I don't agree with the suggestion that we cannot be moved by representations of sea water rise. I think this is cynical and unfounded. Some people are moved. Many are too dis-empowered and helpless to allow themselves to be moved. Certainly many people feel a sort of horror in the face of a unspeakable tragedy.
Certainly what Katie is doing is crucial. Also thanks to Mimik for his post. 'Eco-centric' is fundamental - I look forward to seeing more!
Good article -- in the end, all of our actions need to be brought back to an examination of their impact on the planet, and the people, animals, and plants therein.

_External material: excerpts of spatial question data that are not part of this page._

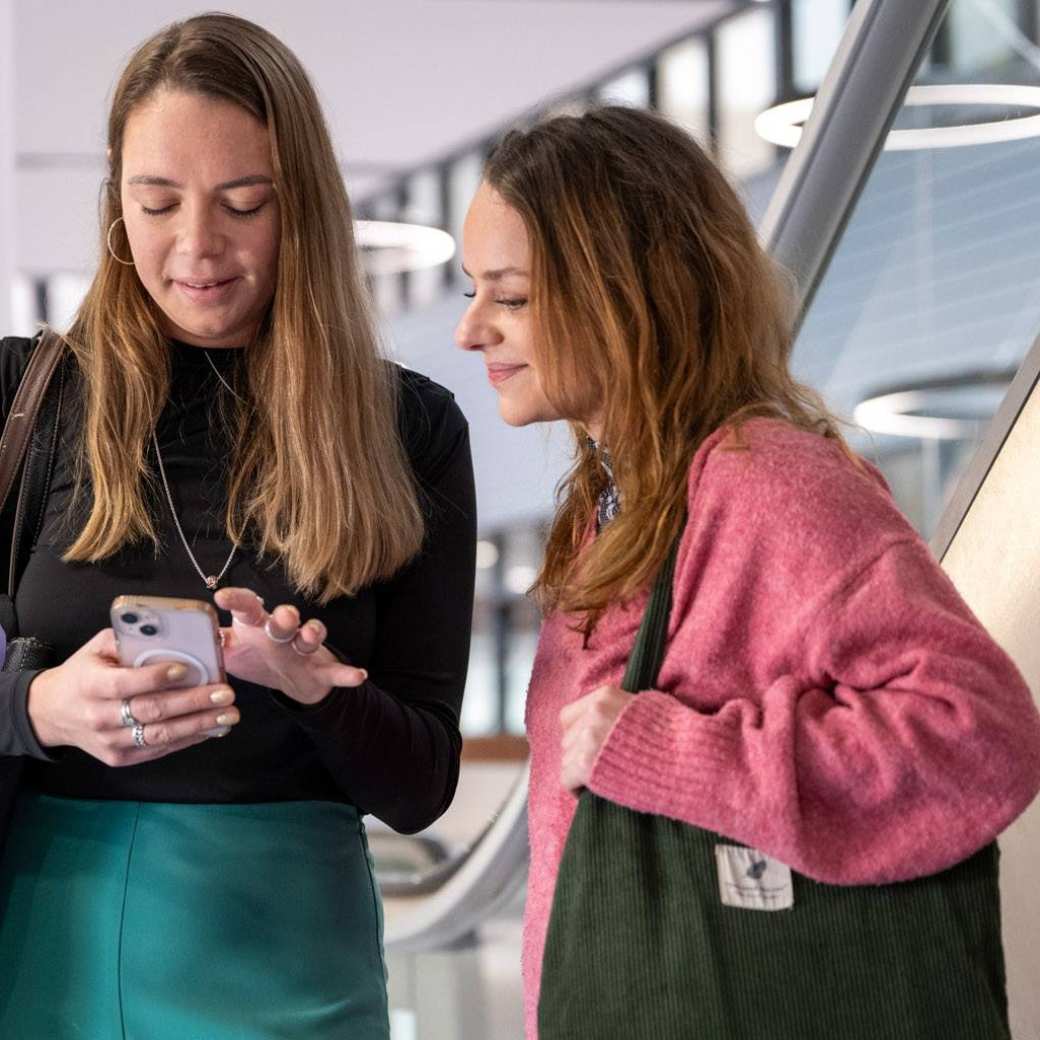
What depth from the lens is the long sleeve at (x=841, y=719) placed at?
4.21 feet

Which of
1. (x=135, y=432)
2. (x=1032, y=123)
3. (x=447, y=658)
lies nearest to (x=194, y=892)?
(x=447, y=658)

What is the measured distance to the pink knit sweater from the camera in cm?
128

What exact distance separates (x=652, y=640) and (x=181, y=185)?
707 millimetres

Thanks Katie, I find your question, if media can anticipate a climate catastrophy, extremely important. I agree with Jody that we can be moved by mediated pictures and I agree with Katie, that it won't be an experience of the sublime. Can we imagine a future landscape devastated by climate change, when we see it smoothly 3D-modelled in films like "Age of Stupid"? Would we feel concerned?
The human-caused nature catastrophy brings about a new understanding of the nature-man-relationship. But what happens, when we apply the old spectator-image-relationship, when we see nature in a staged distance?
I would be deeply grateful for helping theory on that!
(thanks stephen for "environmental communication")
Right now, I'm researching on the conditions to imagine future geoengineering projects in that perspective.
Thank you everyone for your thoughtful responses about this initial essay. I understand there is a long legacy of ecocriticism and do not believe that what I am proposing is wholly new. However, what I hope to introduce to the existing body of ecocriticism is considerations of the role of images within ecocriticism. The methodology I propose is to be used as a framework for interpretation rather than a suggestion that artists perform ecocriticism in their work.
The caveat that this is a proposal is intentional. The comments here are reflective of exactly what I hoped - that we need to delve deeper into how we negotiate the chronic cognitive dissonance around understanding what we see versus what we know. Many of us know that an image of a polar ice cap is no longer simply an image of a polar ice cap. I am curious as to how we account for this shift in perspective and the many influences that come into play - political, environmental, and social.
Thank you again - I hope that this conversation continues!